Task instructions:
Leaving out pictures, output exactly the lines below from the one that has "Puerto Rican singer" through the one that has "Fantastic cosy loft", and nothing else.

Data shown:
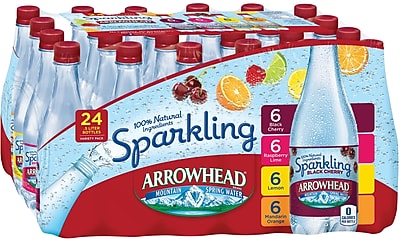 Arrowhead Brand Sparkling Mountain Spring Water, Variety Pack 16.9 Ounce Plastic Bottles, 24/Pack (12093605) (12349681/120936)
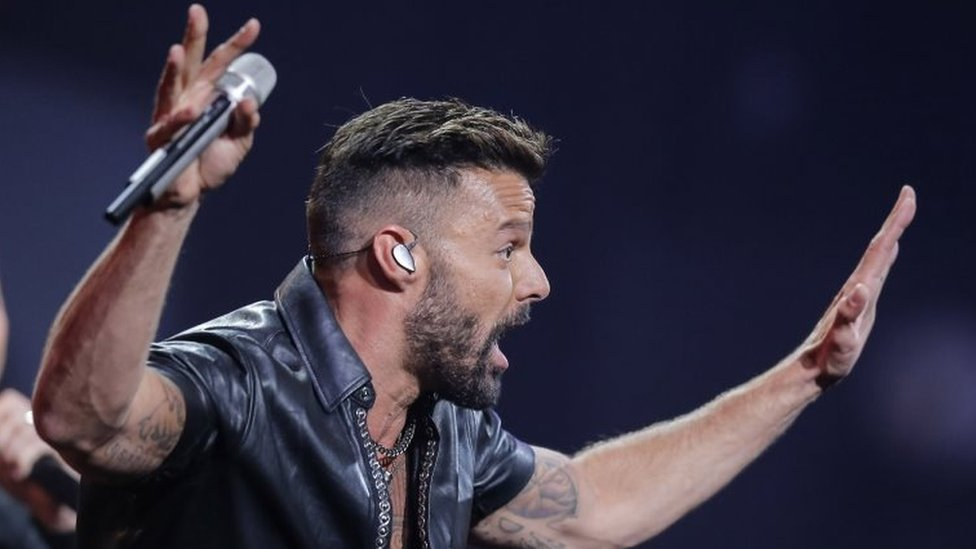 Puerto Rican singer Ricky Martin performs during the 61st Vina del Mar International Song Festival on 23 February, 2020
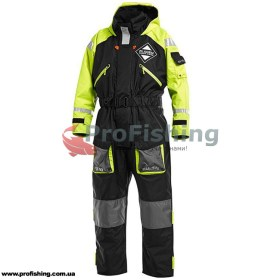 Костюм Fladen Floatation Suit 845XY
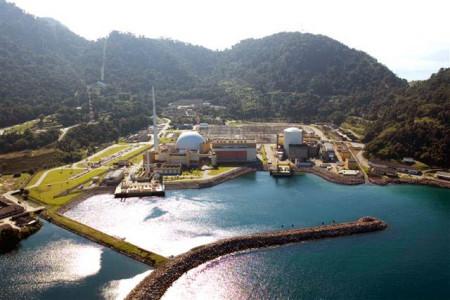 První dva bloky brazilské jaderné elektrárny Angra. (Zdroj: Electronuclear.gov.br)
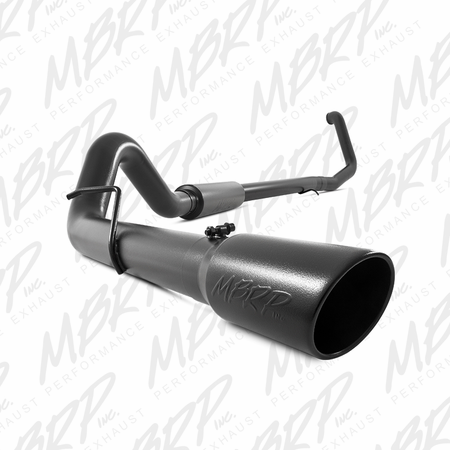 "MBRP 4"" Turbo Back, Single Side Black Coated 1999-2003 Ford F-250/350 7.3L"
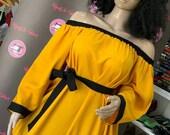 Africa print long dress for women 39 s off shoulder dress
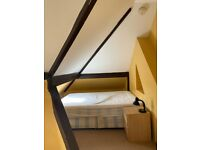 Fantastic cosy loft double room including bills for single occupancy only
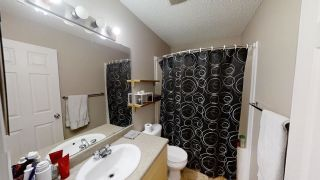 Photo 15:  in Edmonton: Zone 53 House Half Duplex for sale : MLS®# E4227845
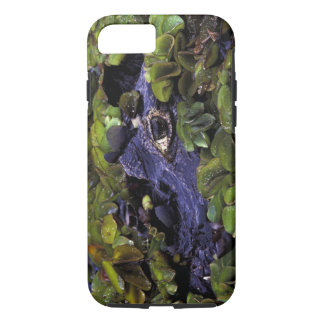 South America, Brazil, Amazon Rainforest, 3 iPhone 8/7 Case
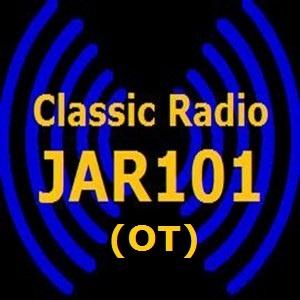 J.A.R. Services - Classic Radio JAR101 (OT)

Your response:
 Puerto Rican singer Ricky Martin performs during the 61st Vina del Mar International Song Festival on 23 February, 2020
 Костюм Fladen Floatation Suit 845XY
 První dva bloky brazilské jaderné elektrárny Angra. (Zdroj: Electronuclear.gov.br)
 "MBRP 4"" Turbo Back, Single Side Black Coated 1999-2003 Ford F-250/350 7.3L"
 Africa print long dress for women 39 s off shoulder dress
 Fantastic cosy loft double room including bills for single occupancy only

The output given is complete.